Clearing a hurdle toward paying down its debt, and setting the gears in motion to direct more money toward Alaska, Pacific Energy Resources Ltd. successfully sold the first of two pieces of its onshore California asset base, the company announced July 10.
The California-based independent brought in $101 million by selling its assets in the Los Angeles basin. Pacific Energy hopes to close the remaining piece of the deal before the end of the month by selling its assets in the San Joaquin basin for $34 million.
Pacific Energy announced the sale to an unnamed company on May 21.
The influx of cash not only allows Pacific Energy to pay down between 20 and 30 percent of its debt by the end of the year, but also sets up a new pool of money the company will use toward projects in California and Alaska.
The company is also involved with a participation agreement on a prospect in Wyoming.
The sale positions Pacific Energy to go after its goal of producing 20,000 barrels of oil per day within three years from its core assets in California and Alaska, as well as run a vigorous exploration program based around the Corsair unit in the Cook Inlet.
Pacific Energy produced around 4,000 barrels of oil equivalent per day in 2007, but expects that to more than double this year with the inclusion of its assets in Alaska.
Alaska operations in ‘07Pacific Energy bought the Alaska assets of Forest Oil Corp. in August 2007, becoming the operator of several units and the owner of non-unitized acreage around the state, a stake in the Cook Inlet Pipeline Co. and around 5,900 boe of net daily production.
That transition has been quick, but not always smooth for Pacific Energy.
The company has spent much of the past year wrangling with the state over timelines and work commitments, and trying to get a long-elusive jack-up rig to Alaska.
The company believes that this is the year for moving forward, according to Chief Financial Officer Jared Creed.
“Our goal is essentially to have a very comprehensive drilling program for all of our assets,” Creed said.
How those drilling programs unfold depends on money, though.
While some of the proceeds from the Los Angeles basin sale will go toward working capital, most will help pay down the company’s debts. The $34 million expected from the sale of the San Joaquin basin assets will go toward capital projects like those planned for Alaska.
The Alaska work program for the coming year is focused around developing and exploring the company’s offshore assets in the Cook Inlet.
Return to Redoubt ShoalPacific Energy hopes to start development work at the offshore Redoubt unit from the existing Osprey platform this year.
“We’re doing the upfront planning work to drill this year,” Creed said.
Previously, Pacific Energy announced a five-well program to further develop the Redoubt Shoal field.

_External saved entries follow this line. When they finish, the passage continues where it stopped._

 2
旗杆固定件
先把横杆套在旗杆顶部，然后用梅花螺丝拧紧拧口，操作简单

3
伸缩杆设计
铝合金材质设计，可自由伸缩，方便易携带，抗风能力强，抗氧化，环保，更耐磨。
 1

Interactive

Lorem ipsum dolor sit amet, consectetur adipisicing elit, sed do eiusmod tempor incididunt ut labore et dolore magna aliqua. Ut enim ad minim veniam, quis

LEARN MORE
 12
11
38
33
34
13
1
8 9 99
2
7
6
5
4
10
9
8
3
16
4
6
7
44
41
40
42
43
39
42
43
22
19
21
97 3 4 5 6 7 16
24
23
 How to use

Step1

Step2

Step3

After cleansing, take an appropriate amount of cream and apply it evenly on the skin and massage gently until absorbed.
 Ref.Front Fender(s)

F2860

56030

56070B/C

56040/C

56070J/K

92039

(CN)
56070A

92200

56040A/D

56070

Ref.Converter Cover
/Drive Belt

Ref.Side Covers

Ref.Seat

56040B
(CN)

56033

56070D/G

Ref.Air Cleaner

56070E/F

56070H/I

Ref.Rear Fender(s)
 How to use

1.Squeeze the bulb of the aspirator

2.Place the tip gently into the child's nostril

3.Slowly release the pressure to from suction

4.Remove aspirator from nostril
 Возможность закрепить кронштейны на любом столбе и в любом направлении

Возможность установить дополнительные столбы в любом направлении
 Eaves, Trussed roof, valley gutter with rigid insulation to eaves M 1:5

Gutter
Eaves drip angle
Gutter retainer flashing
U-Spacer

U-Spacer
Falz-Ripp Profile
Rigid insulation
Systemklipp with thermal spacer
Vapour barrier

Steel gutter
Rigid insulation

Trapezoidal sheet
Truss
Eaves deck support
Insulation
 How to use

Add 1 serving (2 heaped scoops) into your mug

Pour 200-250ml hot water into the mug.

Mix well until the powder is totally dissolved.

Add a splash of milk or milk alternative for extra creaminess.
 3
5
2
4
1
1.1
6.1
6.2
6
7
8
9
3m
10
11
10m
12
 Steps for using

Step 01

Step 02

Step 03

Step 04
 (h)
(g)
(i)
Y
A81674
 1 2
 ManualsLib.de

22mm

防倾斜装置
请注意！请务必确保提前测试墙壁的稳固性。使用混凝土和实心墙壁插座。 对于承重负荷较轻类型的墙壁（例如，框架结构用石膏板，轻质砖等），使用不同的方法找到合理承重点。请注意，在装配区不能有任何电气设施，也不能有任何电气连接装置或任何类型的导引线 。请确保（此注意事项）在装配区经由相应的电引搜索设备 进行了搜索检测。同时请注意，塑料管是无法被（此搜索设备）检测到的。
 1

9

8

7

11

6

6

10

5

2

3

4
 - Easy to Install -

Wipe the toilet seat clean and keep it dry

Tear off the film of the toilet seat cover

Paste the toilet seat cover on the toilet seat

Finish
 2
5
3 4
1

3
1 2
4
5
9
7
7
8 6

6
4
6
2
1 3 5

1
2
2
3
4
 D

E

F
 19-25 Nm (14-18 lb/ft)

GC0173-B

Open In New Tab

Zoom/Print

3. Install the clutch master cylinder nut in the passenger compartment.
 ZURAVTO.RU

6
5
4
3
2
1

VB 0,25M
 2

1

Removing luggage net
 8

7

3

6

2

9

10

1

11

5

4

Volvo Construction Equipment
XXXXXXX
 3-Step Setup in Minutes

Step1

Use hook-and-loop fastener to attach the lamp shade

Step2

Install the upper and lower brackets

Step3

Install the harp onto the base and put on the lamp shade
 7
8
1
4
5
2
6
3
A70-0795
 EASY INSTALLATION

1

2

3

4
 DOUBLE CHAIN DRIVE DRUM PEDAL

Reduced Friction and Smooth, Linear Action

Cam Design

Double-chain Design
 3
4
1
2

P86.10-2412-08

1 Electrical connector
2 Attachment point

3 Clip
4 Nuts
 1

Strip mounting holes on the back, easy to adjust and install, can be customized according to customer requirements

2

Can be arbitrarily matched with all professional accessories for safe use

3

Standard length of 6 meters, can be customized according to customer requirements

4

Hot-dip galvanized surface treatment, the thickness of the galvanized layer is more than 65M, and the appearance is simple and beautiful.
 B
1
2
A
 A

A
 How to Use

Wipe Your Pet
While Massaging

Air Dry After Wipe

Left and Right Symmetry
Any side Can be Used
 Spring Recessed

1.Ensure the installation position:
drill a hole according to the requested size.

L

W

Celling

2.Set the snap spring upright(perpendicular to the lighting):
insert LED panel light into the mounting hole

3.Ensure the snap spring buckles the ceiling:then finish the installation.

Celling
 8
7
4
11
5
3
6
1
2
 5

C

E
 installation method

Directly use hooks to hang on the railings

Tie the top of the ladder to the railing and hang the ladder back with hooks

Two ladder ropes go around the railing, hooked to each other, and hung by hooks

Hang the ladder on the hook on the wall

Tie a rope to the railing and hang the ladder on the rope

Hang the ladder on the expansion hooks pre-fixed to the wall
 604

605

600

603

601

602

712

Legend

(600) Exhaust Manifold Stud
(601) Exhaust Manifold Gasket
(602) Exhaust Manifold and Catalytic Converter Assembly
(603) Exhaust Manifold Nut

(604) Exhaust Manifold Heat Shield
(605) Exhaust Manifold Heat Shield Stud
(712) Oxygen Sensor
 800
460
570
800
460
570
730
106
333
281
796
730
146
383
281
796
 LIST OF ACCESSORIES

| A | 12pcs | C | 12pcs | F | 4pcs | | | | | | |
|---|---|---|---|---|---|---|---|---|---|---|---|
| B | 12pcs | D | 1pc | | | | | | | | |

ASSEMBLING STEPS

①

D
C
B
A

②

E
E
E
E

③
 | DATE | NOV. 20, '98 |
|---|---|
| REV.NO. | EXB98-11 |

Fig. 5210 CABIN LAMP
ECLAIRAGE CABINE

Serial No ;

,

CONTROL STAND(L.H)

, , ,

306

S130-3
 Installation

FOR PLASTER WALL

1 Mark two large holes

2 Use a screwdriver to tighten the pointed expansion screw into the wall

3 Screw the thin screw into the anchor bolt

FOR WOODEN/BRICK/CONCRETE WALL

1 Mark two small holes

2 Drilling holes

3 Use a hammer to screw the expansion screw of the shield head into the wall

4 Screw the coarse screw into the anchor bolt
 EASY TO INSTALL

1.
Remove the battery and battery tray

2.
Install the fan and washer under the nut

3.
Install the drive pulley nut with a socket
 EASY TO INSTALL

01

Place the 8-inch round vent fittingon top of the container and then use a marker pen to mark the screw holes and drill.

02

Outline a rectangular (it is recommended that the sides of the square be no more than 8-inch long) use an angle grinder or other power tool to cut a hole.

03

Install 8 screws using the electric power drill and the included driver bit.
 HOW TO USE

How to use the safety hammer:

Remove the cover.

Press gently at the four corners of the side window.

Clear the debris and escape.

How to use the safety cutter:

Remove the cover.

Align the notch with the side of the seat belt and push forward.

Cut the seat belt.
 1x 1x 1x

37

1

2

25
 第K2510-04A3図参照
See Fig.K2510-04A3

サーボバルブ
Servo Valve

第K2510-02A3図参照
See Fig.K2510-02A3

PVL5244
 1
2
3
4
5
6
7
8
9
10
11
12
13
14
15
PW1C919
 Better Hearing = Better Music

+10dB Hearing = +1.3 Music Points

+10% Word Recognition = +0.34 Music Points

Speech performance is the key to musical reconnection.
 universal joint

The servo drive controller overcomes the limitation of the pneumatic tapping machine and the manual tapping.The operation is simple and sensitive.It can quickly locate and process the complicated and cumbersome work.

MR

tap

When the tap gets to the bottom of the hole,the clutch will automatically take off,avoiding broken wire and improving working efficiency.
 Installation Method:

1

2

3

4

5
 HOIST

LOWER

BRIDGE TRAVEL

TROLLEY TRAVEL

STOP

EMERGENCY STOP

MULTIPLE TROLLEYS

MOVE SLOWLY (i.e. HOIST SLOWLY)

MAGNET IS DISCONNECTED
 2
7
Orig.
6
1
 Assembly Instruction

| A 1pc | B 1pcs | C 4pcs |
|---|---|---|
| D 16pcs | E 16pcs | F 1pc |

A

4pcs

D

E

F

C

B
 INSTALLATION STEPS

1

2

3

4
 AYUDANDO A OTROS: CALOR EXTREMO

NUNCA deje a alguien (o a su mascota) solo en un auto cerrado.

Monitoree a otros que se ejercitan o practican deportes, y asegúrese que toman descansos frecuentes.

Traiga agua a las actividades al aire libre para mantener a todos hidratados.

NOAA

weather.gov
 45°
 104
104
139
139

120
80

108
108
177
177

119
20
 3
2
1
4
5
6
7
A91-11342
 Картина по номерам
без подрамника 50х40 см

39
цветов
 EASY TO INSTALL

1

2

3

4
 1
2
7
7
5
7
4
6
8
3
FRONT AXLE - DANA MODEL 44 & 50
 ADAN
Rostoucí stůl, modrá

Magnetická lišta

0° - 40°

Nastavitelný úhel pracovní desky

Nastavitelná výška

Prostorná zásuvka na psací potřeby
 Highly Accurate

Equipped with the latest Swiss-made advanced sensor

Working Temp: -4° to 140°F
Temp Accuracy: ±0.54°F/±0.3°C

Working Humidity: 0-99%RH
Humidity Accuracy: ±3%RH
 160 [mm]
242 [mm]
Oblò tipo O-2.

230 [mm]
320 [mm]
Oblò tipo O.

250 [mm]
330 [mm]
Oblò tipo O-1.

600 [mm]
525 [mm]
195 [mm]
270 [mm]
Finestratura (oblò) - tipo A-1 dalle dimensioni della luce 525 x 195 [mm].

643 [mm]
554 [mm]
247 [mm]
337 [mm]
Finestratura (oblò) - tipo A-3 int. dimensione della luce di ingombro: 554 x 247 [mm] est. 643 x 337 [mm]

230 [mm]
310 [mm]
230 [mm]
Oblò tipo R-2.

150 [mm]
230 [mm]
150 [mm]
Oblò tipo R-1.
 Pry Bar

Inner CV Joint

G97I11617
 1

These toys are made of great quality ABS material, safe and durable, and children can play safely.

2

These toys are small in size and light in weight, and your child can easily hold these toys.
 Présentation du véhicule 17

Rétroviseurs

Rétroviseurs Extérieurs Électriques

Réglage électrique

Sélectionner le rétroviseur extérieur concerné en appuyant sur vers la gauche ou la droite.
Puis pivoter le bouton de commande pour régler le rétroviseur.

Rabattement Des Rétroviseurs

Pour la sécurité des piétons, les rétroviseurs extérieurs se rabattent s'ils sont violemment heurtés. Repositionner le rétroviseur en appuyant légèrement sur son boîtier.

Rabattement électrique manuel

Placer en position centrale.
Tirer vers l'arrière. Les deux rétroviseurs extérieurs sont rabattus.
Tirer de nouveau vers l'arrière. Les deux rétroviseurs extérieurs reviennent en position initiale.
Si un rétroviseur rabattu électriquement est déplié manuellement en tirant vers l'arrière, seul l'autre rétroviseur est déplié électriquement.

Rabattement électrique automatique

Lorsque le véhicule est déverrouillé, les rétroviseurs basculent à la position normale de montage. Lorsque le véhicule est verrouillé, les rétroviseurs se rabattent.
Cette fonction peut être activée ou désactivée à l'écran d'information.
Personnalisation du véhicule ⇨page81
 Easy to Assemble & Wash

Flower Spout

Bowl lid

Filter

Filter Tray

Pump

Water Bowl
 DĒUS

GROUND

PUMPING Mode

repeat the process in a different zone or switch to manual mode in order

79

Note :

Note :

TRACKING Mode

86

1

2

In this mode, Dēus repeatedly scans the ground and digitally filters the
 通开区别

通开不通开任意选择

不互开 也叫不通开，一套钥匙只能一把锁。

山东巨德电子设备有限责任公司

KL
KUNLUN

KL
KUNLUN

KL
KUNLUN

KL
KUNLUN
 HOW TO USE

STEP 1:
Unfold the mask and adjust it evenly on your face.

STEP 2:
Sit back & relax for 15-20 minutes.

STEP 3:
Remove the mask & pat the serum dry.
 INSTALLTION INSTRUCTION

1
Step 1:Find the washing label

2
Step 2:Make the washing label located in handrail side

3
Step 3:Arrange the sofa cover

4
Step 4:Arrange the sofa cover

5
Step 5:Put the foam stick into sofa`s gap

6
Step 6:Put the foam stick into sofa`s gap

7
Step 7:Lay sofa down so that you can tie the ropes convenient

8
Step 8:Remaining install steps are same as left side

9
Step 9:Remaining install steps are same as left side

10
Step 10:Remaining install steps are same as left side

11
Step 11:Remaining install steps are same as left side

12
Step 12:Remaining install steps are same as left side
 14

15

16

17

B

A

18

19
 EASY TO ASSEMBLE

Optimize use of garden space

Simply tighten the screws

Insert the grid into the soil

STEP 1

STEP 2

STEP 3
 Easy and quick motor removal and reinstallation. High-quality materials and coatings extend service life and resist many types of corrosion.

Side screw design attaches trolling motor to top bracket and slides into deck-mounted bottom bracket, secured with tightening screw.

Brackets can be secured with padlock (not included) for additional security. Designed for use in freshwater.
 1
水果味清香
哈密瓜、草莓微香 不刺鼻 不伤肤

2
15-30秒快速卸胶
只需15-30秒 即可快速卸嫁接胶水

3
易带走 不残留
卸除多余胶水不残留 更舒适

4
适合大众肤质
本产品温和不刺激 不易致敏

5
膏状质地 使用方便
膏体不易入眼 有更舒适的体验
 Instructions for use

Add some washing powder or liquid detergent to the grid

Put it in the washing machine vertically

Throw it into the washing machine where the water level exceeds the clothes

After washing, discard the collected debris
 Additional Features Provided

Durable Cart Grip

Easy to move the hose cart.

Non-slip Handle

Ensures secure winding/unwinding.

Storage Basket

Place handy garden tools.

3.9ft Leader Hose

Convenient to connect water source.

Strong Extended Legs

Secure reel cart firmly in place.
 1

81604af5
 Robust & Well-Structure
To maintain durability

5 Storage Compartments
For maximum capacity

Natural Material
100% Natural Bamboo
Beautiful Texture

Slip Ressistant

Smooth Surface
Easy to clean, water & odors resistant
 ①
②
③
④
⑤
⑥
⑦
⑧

Creed said permitting for the wells is under way, but the bigger hurdle is planning the best spot and the best time to drill.
The Redoubt Shoal field was discovered in 1968, but didn’t go into production in the early part of this decade. Through the end of 2006, the Redoubt unit produced about 2 million barrels of oil and nearly 1 billion cubic feet of natural gas, according to 2007 figures from the state Division of Oil and Gas.
The state believes the field could be a small, but steady producer for the next 20 years.
Getting a jack-up to AlaskaPacific Energy is also faced with the major task of getting a jack-up rig to Cook Inlet.
The company signed a three-year contract with Blake Offshore to bring the highly sought after rig to northern waters, but now needs to arrange to actually get the big piece of machinery to Alaska from its current location working in the Gulf of Mexico.
A jack-up rig is a mobile unit well suited for shallower offshore drilling, and is seen by many companies as the lynchpin of several proposed exploration ventures in Alaska. Without the rig, many previous ventures have been delayed or abandoned.
Should Pacific Energy successfully get a jack-up rig to Alaska, the rig will most likely be used to drill several different leases and units in the area.
“Essentially, everyone up there needs a jack-up rig,” Creed said.
But the rig will start its Alaska stint at Corsair, the prospective offshore unit owned and operated by Pacific Energy. The company is currently working to hold on to a series of leases around the unit, which the state has decided to take back because of disuse.
Originally, Pacific Energy suggested that Corsair might not be economic without the expansion acreage, but Creed said a jack-up would make the unit viable.
The issue now is about objective: the company believes the leases within the unit could be used to drill for gas, while the leases outside the unit could be used to drill for oil.
If Pacific Energy fails to convince the state, the leases will go up for bid again next year, but, Creed said, no one would be able to drill on the leases without a jack-up rig.
“Who’s going to buy (the leases) without access to a jack-up rig?” Creed said.
Benefiting from Chevron workPacific Energy will also benefit from a multi-year development program Chevron plans to start soon on acreage partly owned by Pacific Energy in Cook Inlet.
The work involves upgrading platforms and rigs and drilling new wells either late this year or early next year.
“Conservatively, it’s going to be the first quarter of next year,” Creed said.
Pacific Energy maintains a 46.8 percent working interest in the McArthur River field and the Trading Bay field, both operated by Chevron.